Le traitement peut également aider à retarder ou à empêcher le processus de fusion et de rigidification de la colonne vertébrale.

Dans la plupart des cas, le traitement impliquera une combinaison d’exercices, de physiothérapie et de médicaments, décrits ci-dessous.

Physiothérapie et exercice

Rester actif peut améliorer votre posture et votre gamme de mouvements de la colonne vertébrale, tout en empêchant votre colonne vertébrale de devenir raide et douloureuse.

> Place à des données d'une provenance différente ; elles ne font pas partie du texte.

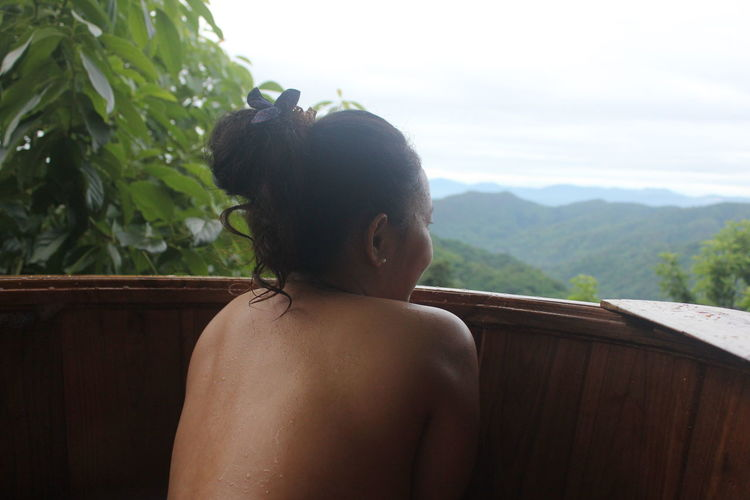 Rear view of naked woman looking at view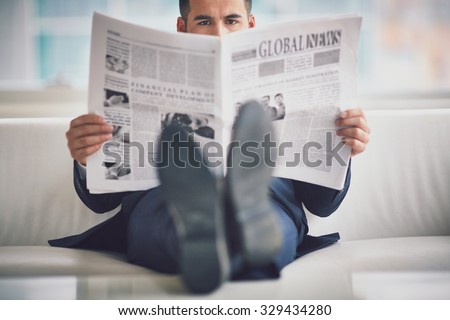 Serious businessman reading newspaper in office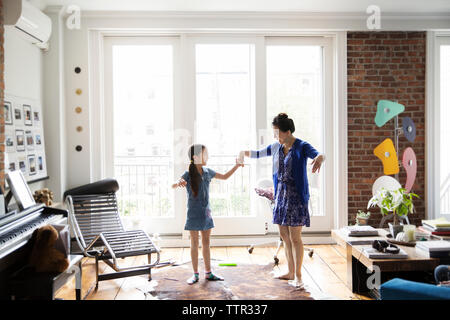 Girl and mother holding hands and dancing on carpet at home - Stock Photo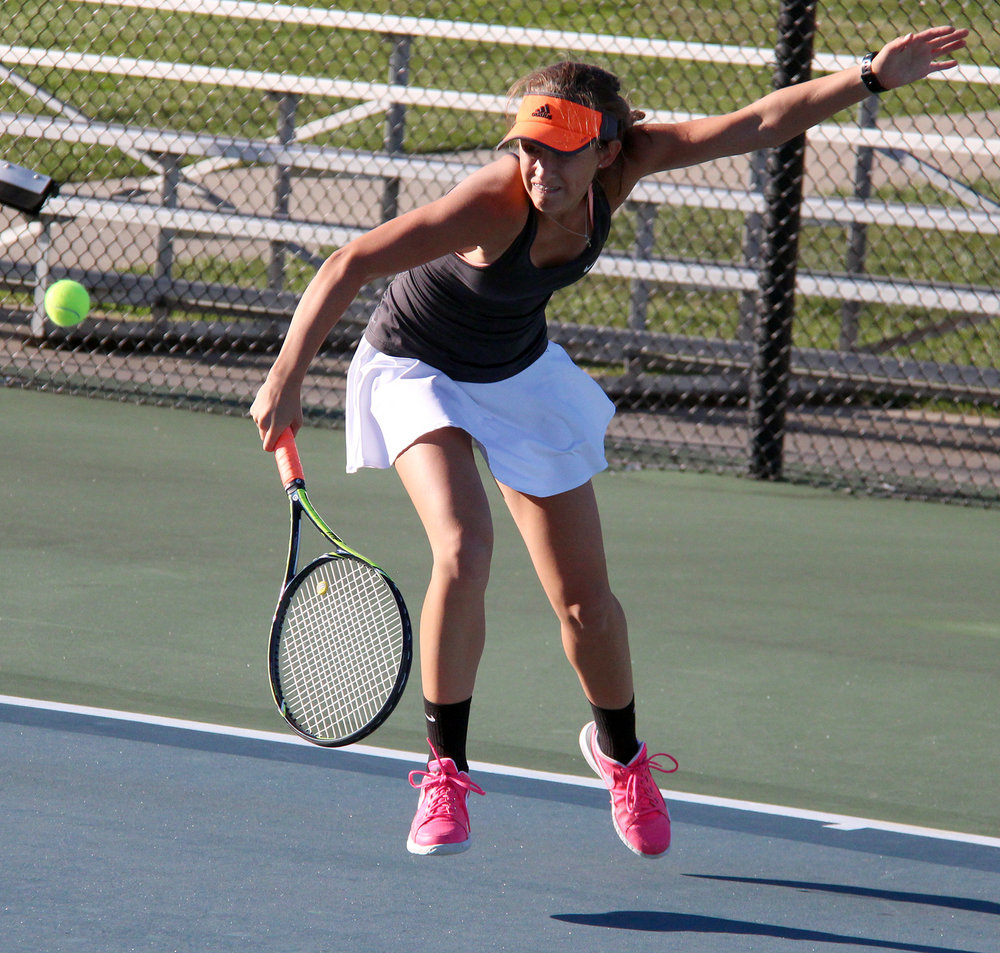 ROSS MARTIN/Citizen photo Platte County senior Rachel Valentine hits a backhand shot during a singles match in the Class 2 District 16 championship dual with Liberty on Wednesday, Sept. 28 at Clayview Country Club in Kansas City, Mo.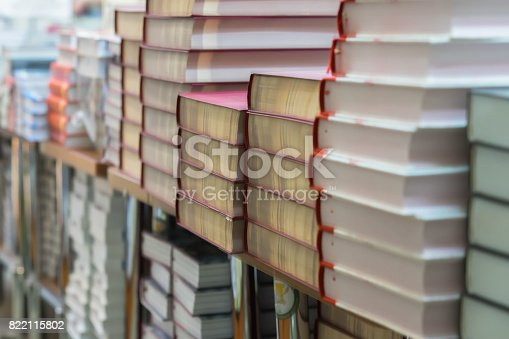 istock Abstract blurred background of pile of books, textbooks, fiction in book store or in library. Education, school, study, reading fiction concept 822115802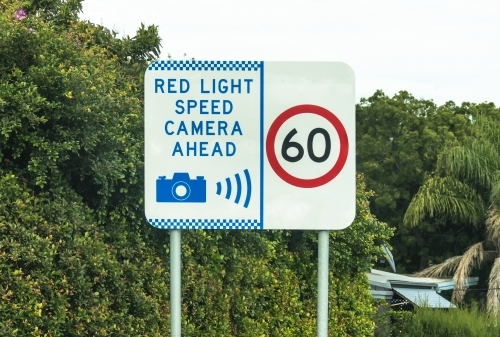 Red light speed camera ahead warning sign and 60 sign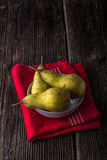 dewy fresh pears in a bowl Stock Images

En plus de rester active, la physiothérapie est un élément clé du traitement de la SA. Un physiothérapeute (un professionnel de la santé formé à l’utilisation de méthodes physiques de traitement) peut vous conseiller sur les exercices les plus efficaces et élaborer un programme d’exercices qui vous convient.

Les types de physiothérapie recommandés pour le SA incluent:

  • un programme d’exercices en groupe – où vous vous entraînez avec d’autres
  • un programme d’exercices individuel – on vous donne des exercices à faire par vous-même
  • massage – vos muscles et autres tissus mous sont manipulés pour soulager la douleur et améliorer les mouvements (les os de la colonne vertébrale ne doivent jamais être manipulés car cela pourrait causer des blessures aux personnes atteintes de SA)
  • hydrothérapie – exercice dans l’eau (généralement une piscine chaude peu profonde ou un bain d’hydrothérapie spécial); la flottabilité de l’eau facilite le mouvement en vous soutenant, et la chaleur peut détendre vos muscles

Certaines personnes préfèrent nager ou faire du sport pour rester flexibles. C’est généralement bien, bien que certains étirements et exercices quotidiens soient également importants.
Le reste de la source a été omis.